Why did God permit the Black Death plague? Or the Spanish Flu pandemic? This is neither the first nor the last time a widespread outbreak of a disease will occur. The theological question though is essentially the same.

No moral or physical good seems to be resulting from the Coronavirus

"seems" is the keyword here. As individual humans the ability to determine the results of actions is limited. God is not limited in that way; God's knowledge is infinite (First Vatican Council, cf. I Sam 2:3, Rom 11:33, Psalm 147:5) and knows all that is merely possible (see I Cor 2:10 and Summa I Q14:A9).

Physical evil is not per se willed by God "For God did not make death: nor does He take pleasure in the destruction of the living. For He created all things that they might be" (Wisdom 1:13-14, cited in Fundamentals of Catholic Dogma, by Ludwig Ott). Physical Evil is permitted by God as a "means to a higher end"; that is, by the evil occurring some higher good may occur. The key here is "may". God's will is perfect but our free wills are not. We fall into sin (moral evil) and so we don't always end up seeking the higher good.

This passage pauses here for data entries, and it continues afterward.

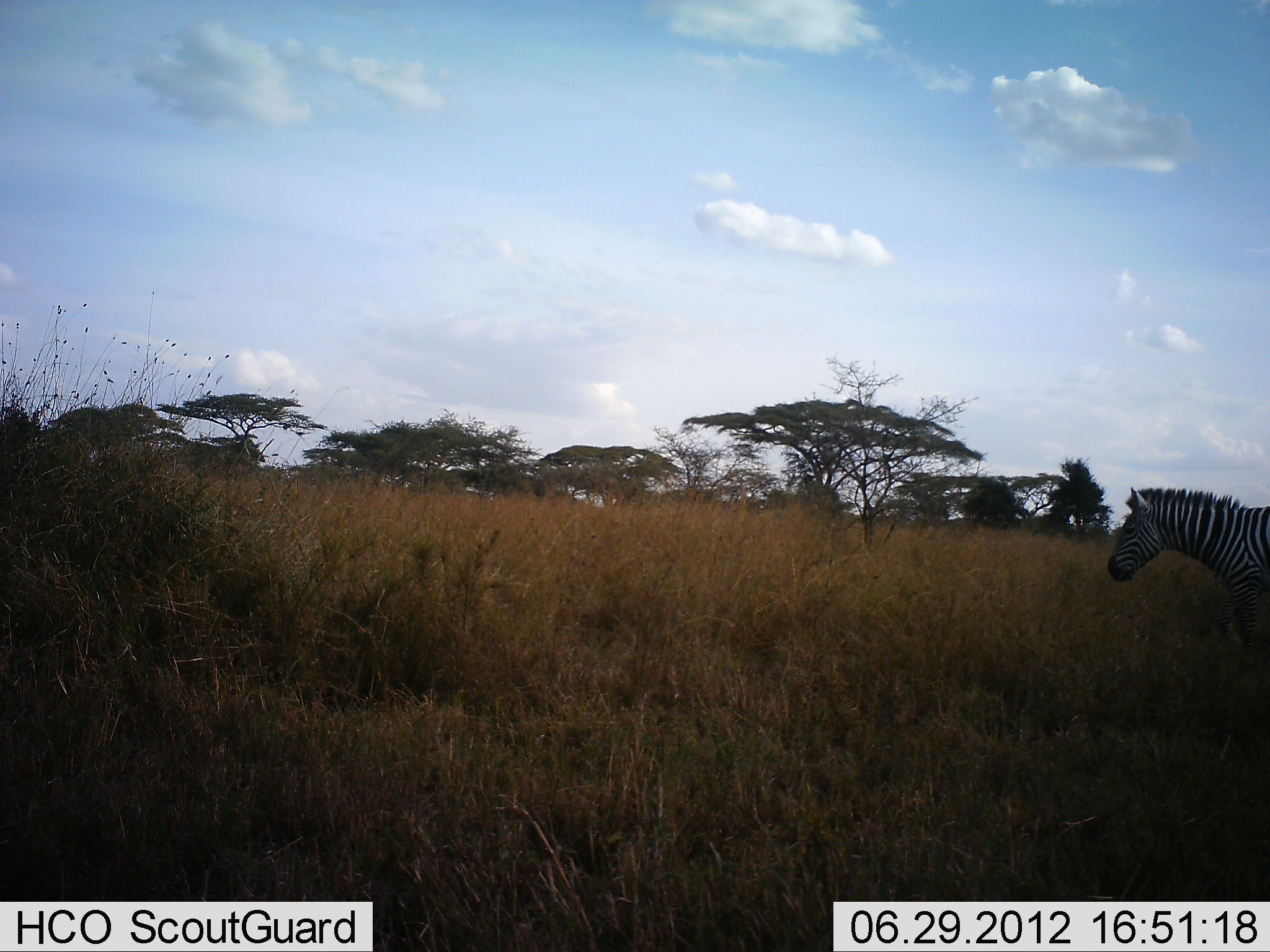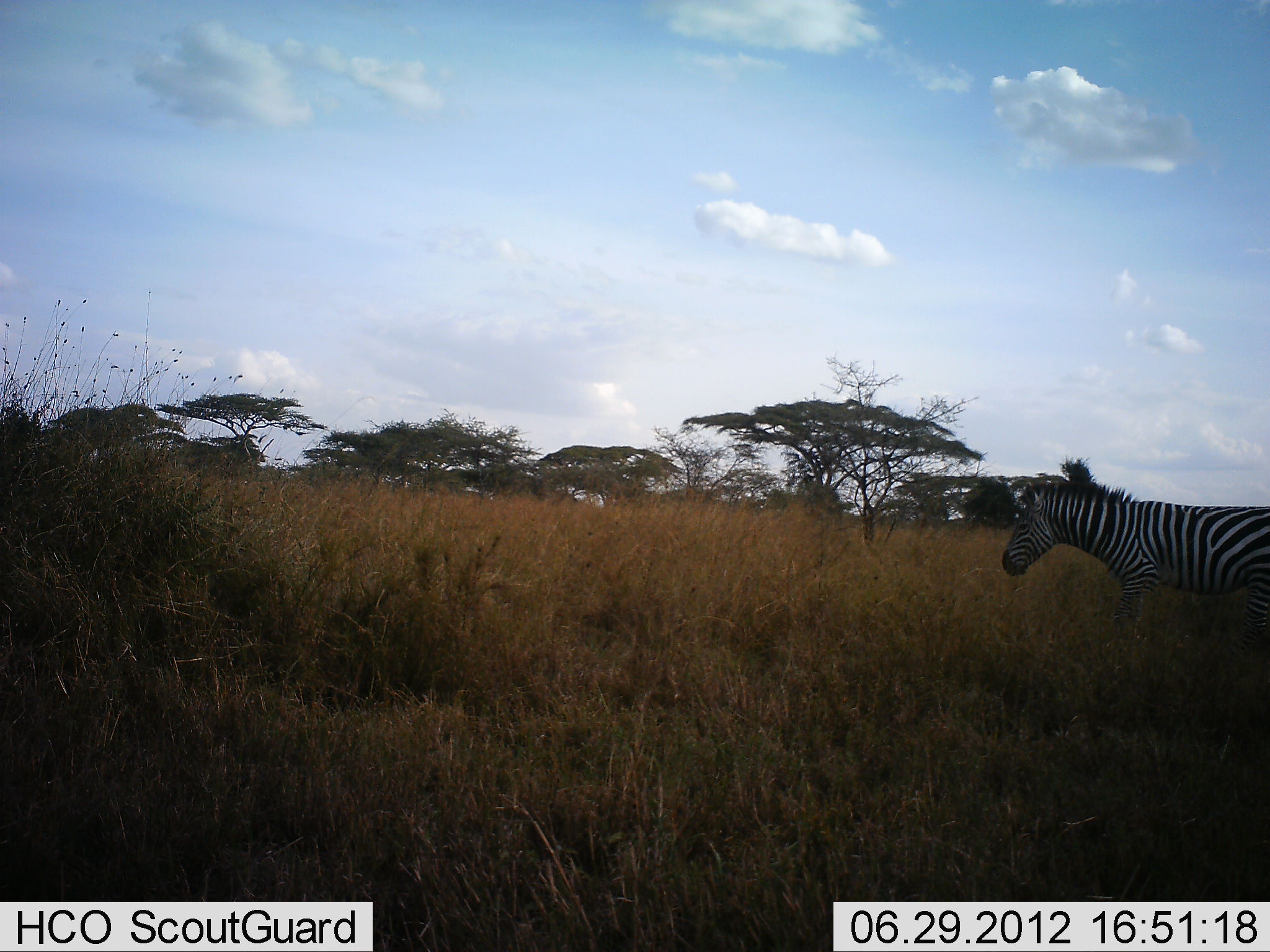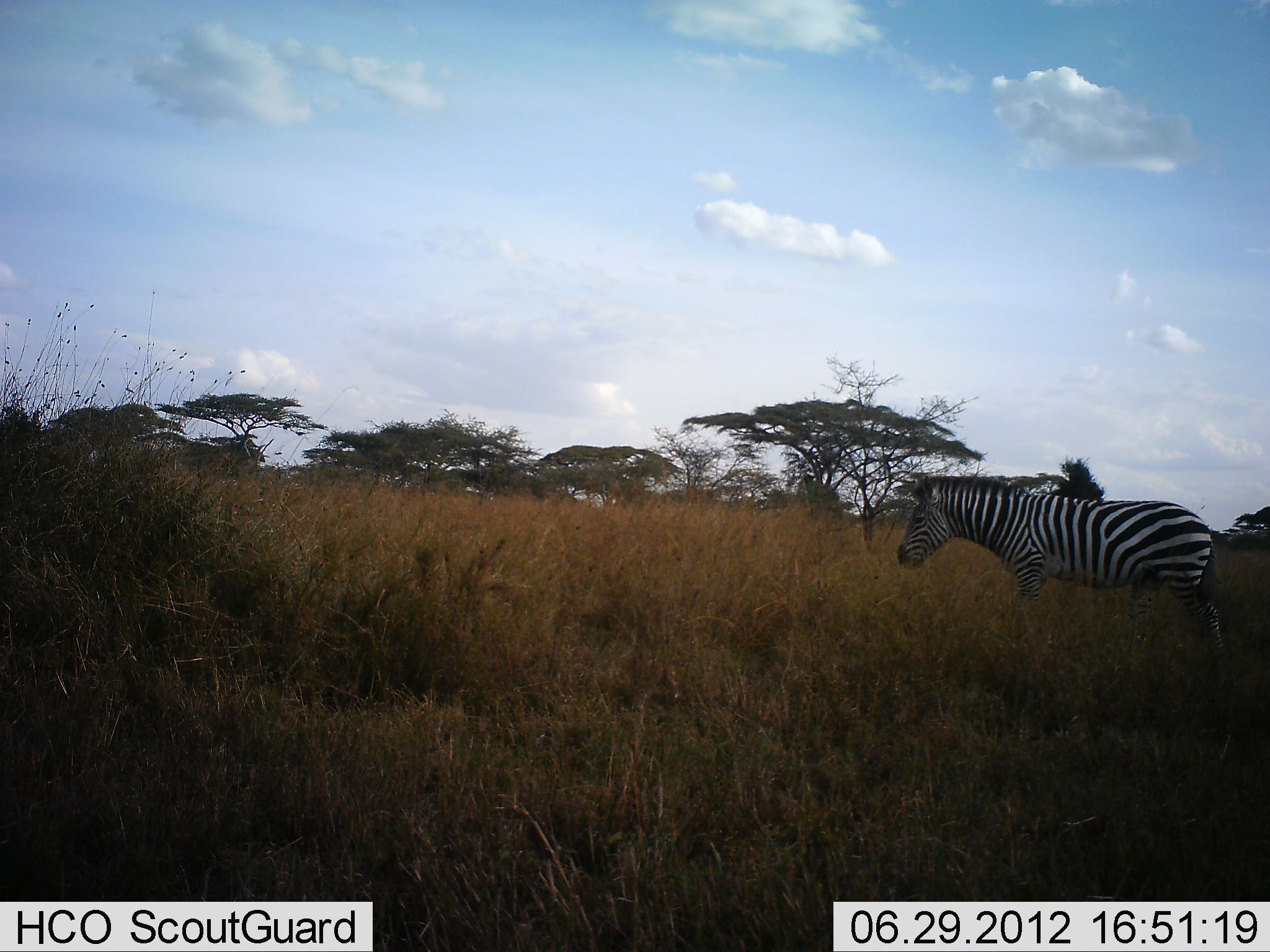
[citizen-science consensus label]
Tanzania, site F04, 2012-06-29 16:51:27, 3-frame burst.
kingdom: Animalia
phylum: Chordata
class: Mammalia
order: Perissodactyla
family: Equidae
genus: Equus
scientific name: Equus quagga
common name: plains zebra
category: zebra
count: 1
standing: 10%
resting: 0%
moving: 90%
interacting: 0%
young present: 0%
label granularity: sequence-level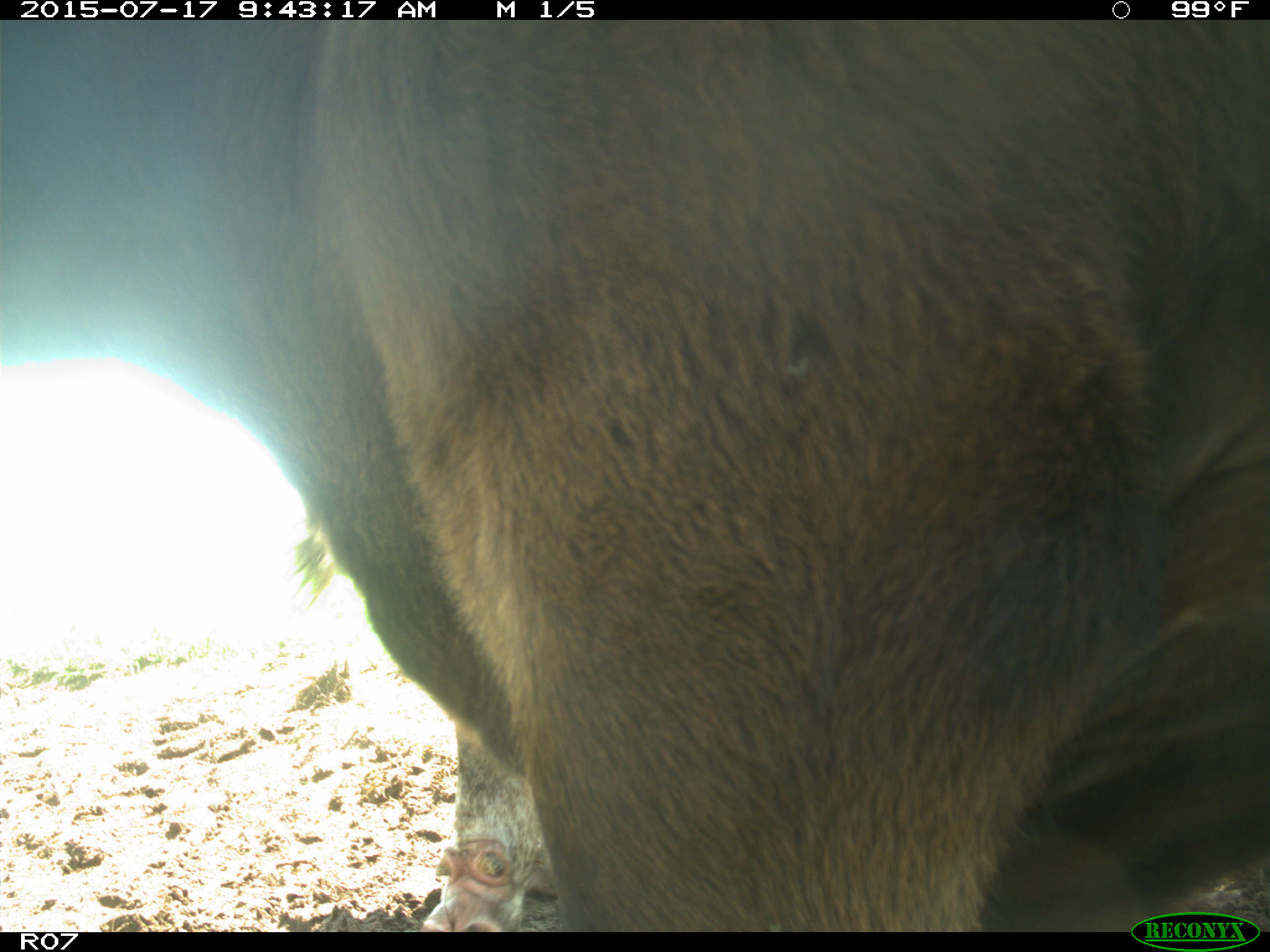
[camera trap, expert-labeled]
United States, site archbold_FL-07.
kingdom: Animalia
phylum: Chordata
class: Mammalia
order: Artiodactyla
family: Bovidae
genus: Bos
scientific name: Bos taurus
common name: domestic cow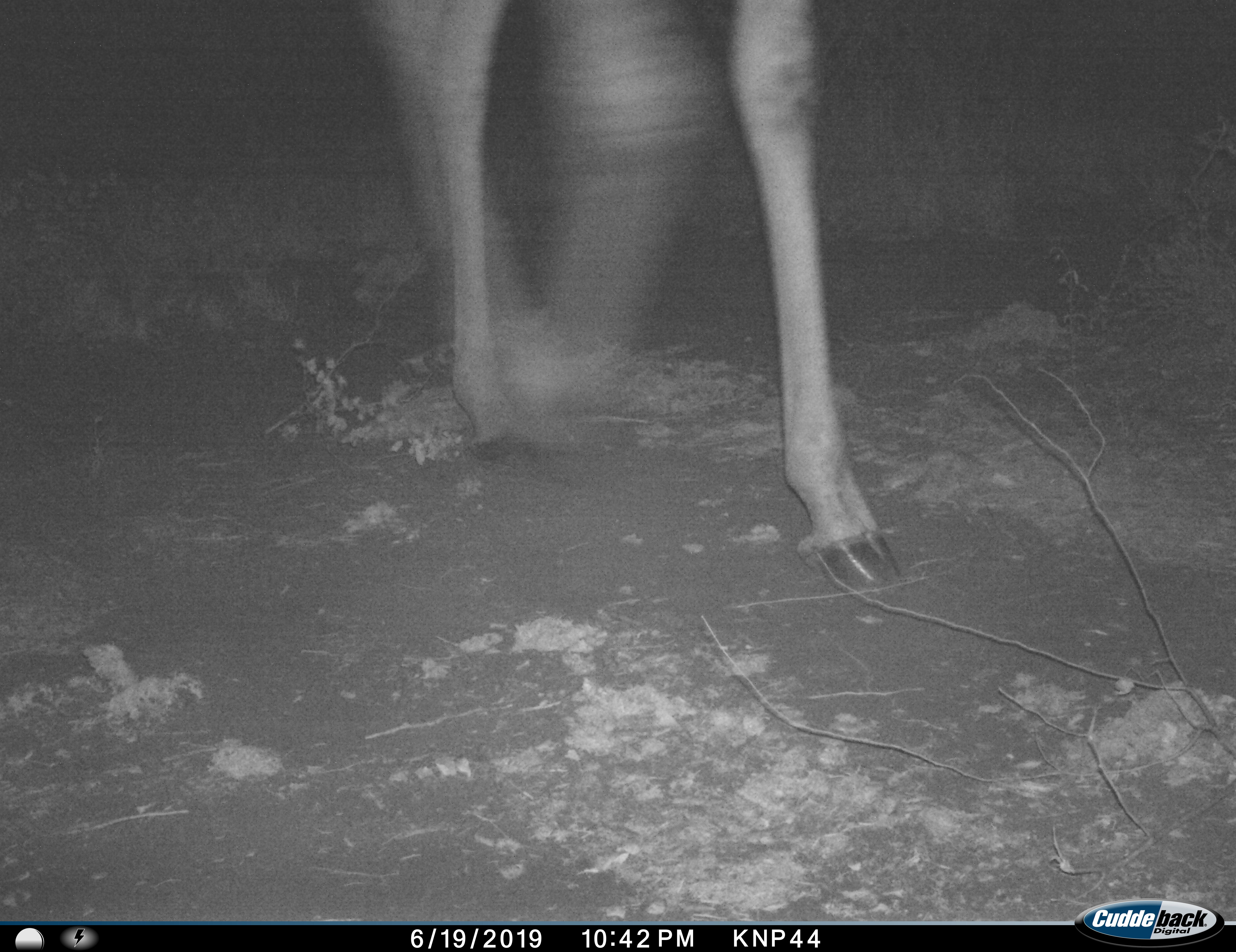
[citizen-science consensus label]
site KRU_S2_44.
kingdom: Animalia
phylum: Chordata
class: Mammalia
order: Artiodactyla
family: Giraffidae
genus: Giraffa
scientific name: Giraffa camelopardalis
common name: giraffe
Giraffe (Giraffa camelopardalis), count 1. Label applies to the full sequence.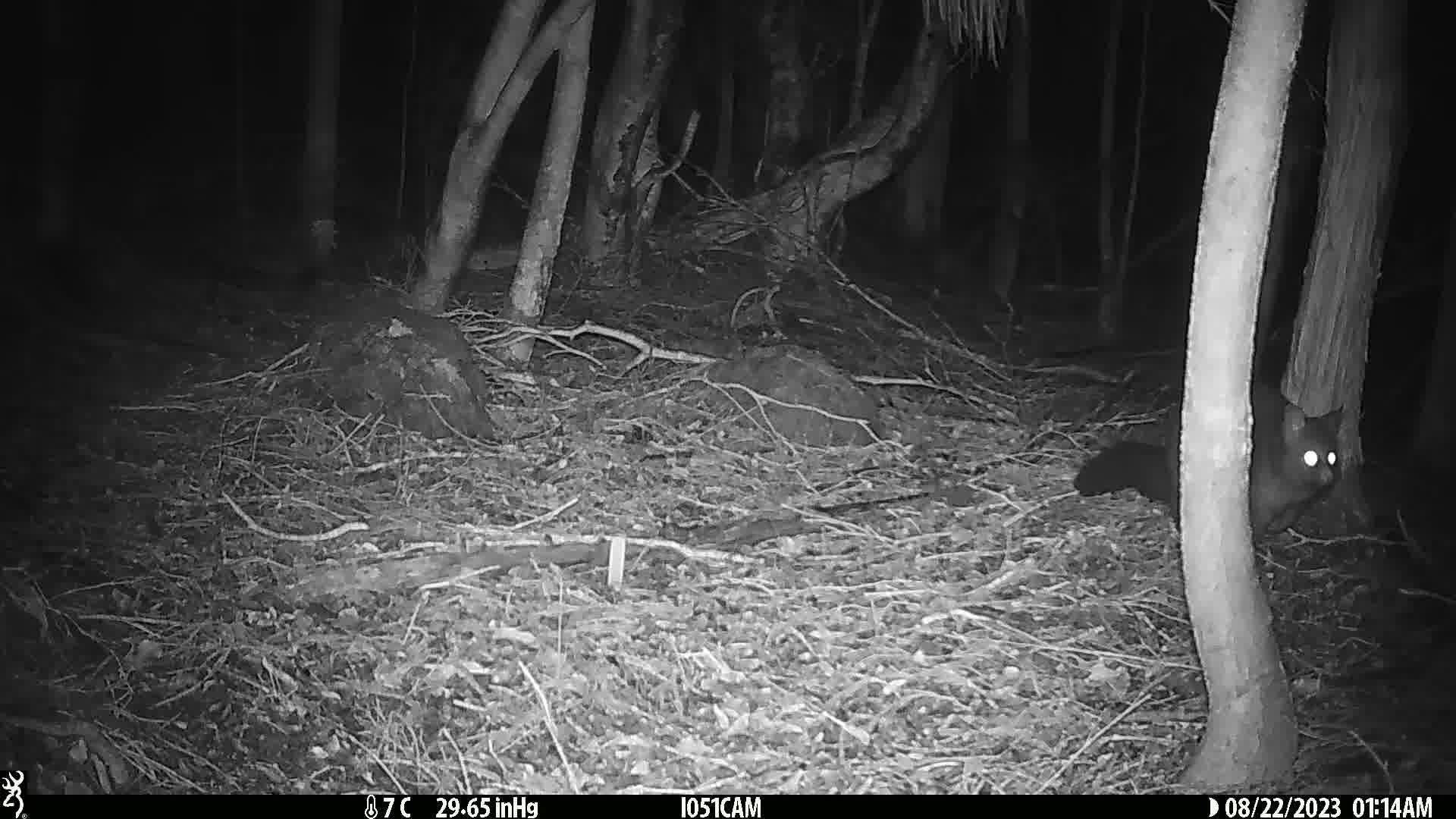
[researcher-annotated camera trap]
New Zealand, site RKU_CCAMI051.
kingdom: Animalia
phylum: Chordata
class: Mammalia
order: Diprotodontia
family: Phalangeridae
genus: Trichosurus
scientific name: Trichosurus vulpecula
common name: common brushtail possum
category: possum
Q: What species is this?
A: Possum (common brushtail possum) (Trichosurus vulpecula).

In the case of COVID-19 (or any other widespread outbreak), God permits it (a physical evil) so that some good may result. What exactly good that is may be hard to see depending on our perspective, but fundamentally, God could not permit it to occur if there was no possibility for any good to occur.

The concept of Divine Providence underlies the Book of Job and the Consolation of Philosophy.